Climat des affaires délétère: l’équipementier Belge ESN Sarl ferme à son tour boutique

Plus rien ne va pour les entreprises étrangères au Niger. La liste de celles qui déposent le bilan s’allonge. Après la retentissante fermeture de la Braniger du groupe français Castel, le dépôt de bilan du néerlando-britannique Unilever et les rumeurs de cession de l’opérateur téléphonique Orange Niger, c’est au tour de la filiale du groupe belge BIA, d’annoncer sa fermeture prochaine.  

L’entreprise belge Equipements & Services Niamey (ESN S.a.r.l), filiale de BIA Group ; n’opèrera plus à partir du Niger. Installée depuis 2009 dans le pays, elle est spécialisée dans la fourniture d’engins miniers, de pièces de rechange et de groupes électrogènes.
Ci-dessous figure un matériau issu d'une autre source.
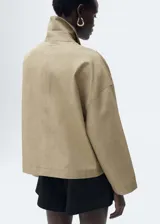 Chaqueta color beige de corte recto con cuello camisero, cierre frontal con botones y mangas largas.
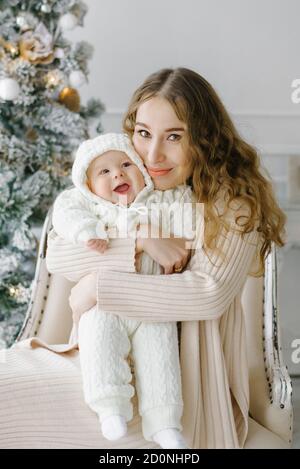 Ritratto di una madre felice e di un bambino di charme che celebra il Natale. Vacanza di nuovo anno. Bambino con mamma in una stanza festively decorata con un Natale Foto Stock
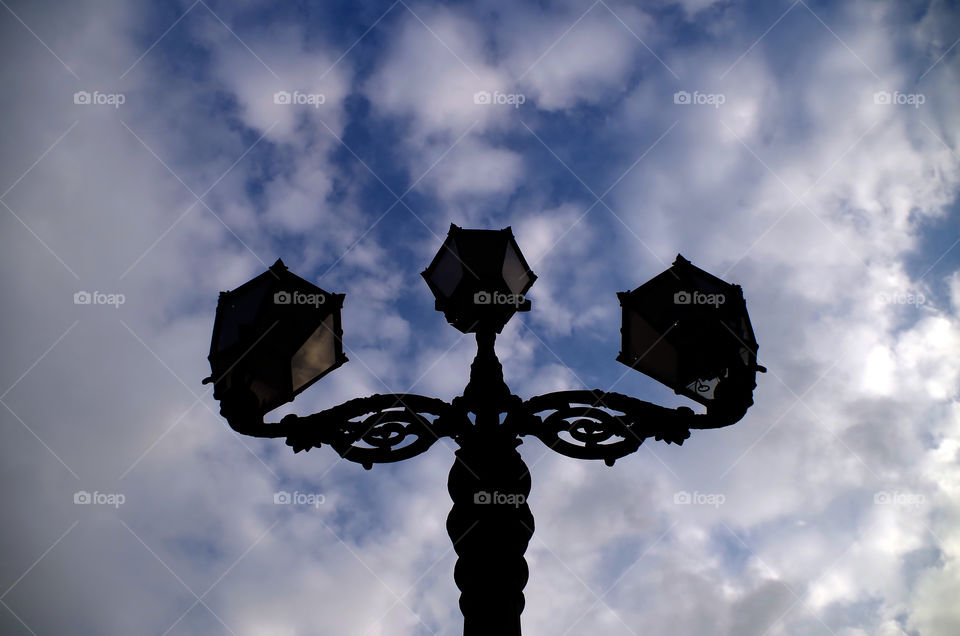 Low angle view of silhouette of gas lantern against cloudy sky in Berlin, Germany.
Une note interne datée du 10 juillet dernier et signée de la Direction Générale, confirme l’information et la justifie par « l’environnement économique difficile auquel elle est confrontée, comme beaucoup d’autres entreprises au Niger », et « ses résultats en 2018 ainsi que ses prévisions sur 2019, qui ne sont pas en ligne avec ses objectifs budgétaires ». Pour ne rien arranger explique ESN Sarl, « certains secteurs économiques, clients traditionnels de ses équipements, sont également en veille ou en réduction d’activité ».  

Le courrier adressé à ses partenaires et fournisseurs, informe que désormais c’est la filiale de BIA Group à Ouagadougou au Burkina-Faso, qui apportera un support technique à ses opérations au Niger.

Ce nouveau dépôt de bilan d’une entreprise étrangère, intervient alors même que les autorités nigériennes s’étaient engagées à améliorer considérablement le climat des affaires en vue d’attirer de nouveaux investisseurs. En effet le rapport Doing Business 2019 de la Banque Mondiale, rendu public le 31 octobre 2018, classait le Niger à la 143ème place sur les 190 meilleures économies dans le monde. Un gain d’une place qui pourtant n’avait pas été du goût du pouvoir de Niamey. En avril dernier au sortir d’une réunion du dispositif de suivi et de mise en œuvre de la politique d’amélioration du climat des affaires au Niger, le ministre-conseiller spécial du président de la République en matière du climat des affaires, Alma Oumarou, avait estimé que « le Niger n’est pas jugé sur ses performances réelles ».

M. Oumarou a annoncé dans la foulée que de nombreuses mesures étaient en cours d’application avec pour ambition de faire grimper le Niger dans le top 50 des pays les plus réformateurs. Pour l’heure, on est bien loin de l’atteinte de cet objectif et les départs successifs d’entreprises étrangères, ne vont pas rassurés de nouveaux investisseurs.

Waliyullah Tajudeen pour Niameyinfo.